Timidités

Timidités

Publié par Naomi Melville

Journal du projet

Avec M. Annerose, l’enseignant de la classe de CM1-CM2 et directeur de l’école Renaud David, nous avons décidé d’introduire le projet dans le programme scolaire, et réciproquement. Ma résidence a commencé sous le signe de l’écriture : en arrivant, j’étais très prolixe et les mots m’aidaient à trouver un ancrage. Mi-avril, cela a été au tour des élèves de se mettre à la tâche.

J’ai commencé par leur présenter des textes de deux poètes que j’affectionne particulièrement : Léon Gontran-Damas, guyanais, et, pour nous délocaliser davantage, Amelia Rosselli, une auteure italienne qui démantibule ses phrases et mêle ses mots très librement. Nous avons lu à voix haute, compris le rôle de la répétition, que celle-ci, bien utilisée, n’était pas forcément synonyme de mal écrire, et nous avons d’ailleurs travaillé sur ce point.

En travaillant en groupe, à voix haute encore, nous avons obtenu des résultats très satisfaisants, voire surprenants.

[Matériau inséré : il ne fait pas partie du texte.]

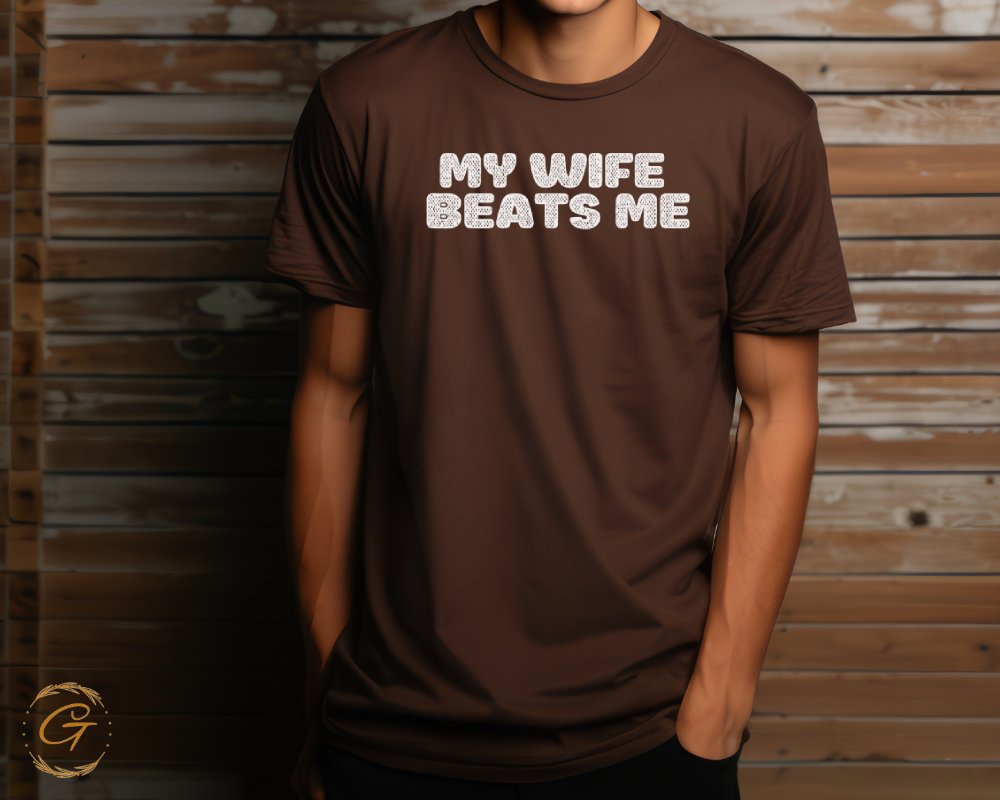 'My Wife Beats Me' Text Brown Graphic Shirt product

Chacun rebondissait sur les vers de l’autre et certains se découvraient un don d’orateur.

 

C’est folichon
ce casse-tête
mais quel torchon
cet objet ludique.
Ton jouet
n’est que fouillis
n’est que malheur
Je vocifère
je perds les yeux
je n’ai que faire
d’un cafouilleux

 

En classe, avec et sans moi, et à l’initiative de M. Annerose, les enfants ont développé des contes, toujours sur les mêmes objets ramenés début avril. Nous nous sommes ensuite filmés et enregistrés en train de les rejouer, seuls ou à plusieurs. Certains élèves habituellement timides n’avaient alors aucune gêne, d’autres, plutôt frimeurs, riaient nerveusement devant la caméra. Outils en main – je leur ai finalement tout laissé gérer -, ils ont réalisé une petite vidéo compilant ces histoires, ainsi que plusieurs affiches.

 

Ce casse-tête aux couleurs de l’arc-en-ciel
et plus beau qu’une sirène
séparé par des fentes
qui évoquent des rotations
comme une toupie
munie de coins
avec une forme géométrique.

 

 

En relisant cet article, je m’aperçois que j’ai oublié de parler du rapport qu’entretiennent les enfants au créole. Le créole guadeloupéen n’est pas reconnu comme une langue à part entière (et il me semble que le seul qui le soit est le créole haïtien). Ainsi, il garde une forme principalement orale, et n’est enseigné en tant que dialecte, et étudié, qu’à partir du collège, voire du lycée. De plus, tous les créoles s’écrivent de façon presque phonétique. Un créole bien écrit retranscrit au plus près les sonorités qu’il produit.

Ce n’est donc pas des fautes d’orthographe, qui pourraient paraître nombreuses, que font les enfants de la classe où j’interviens, mais des incursions dans le créole, avec l’envie de l’intégrer à ce qu’ils racontent. Leur rapport à ce dernier est d’ailleurs assez conflictuel, mais cela mériterait un article complet.

Durant mes derniers jours de présence à l’école, j’ai réalisé un essai de pièce sonore. Je voulais enregistrer les enfants en train de m’apprendre à parler créole, ce qu’ils ont jugé (avec raison) nécessaire à mon intégration, et juxtaposer ces enregistrements avec des lectures qu’ils feraient de textes plus théoriques, introduisant également à l’apprentissage du créole. J’ai apporté avec moi quelques textes linguistiques, comportant des passages compréhensibles pour des enfants de cet âge, retraçant une théorie de l’émergence des langues créoles. J’avais demandé à quatre des élèves, dont je suis particulièrement proche, de les lire à voix haute avec moi. Ils se sont insurgés contre le fait que ces textes étaient en français, alors qu’au vu de leur destination, ils devraient être traduits en créole. Ils m’ont alors proposé un essai de traduction sur le vif, que j’ai enregistré et monté par la suite. J’ai été fière de ce genre d’intervention, de la confiance qu’ils m’ont accordée ce jour-là, de la pertinence de leur engagement.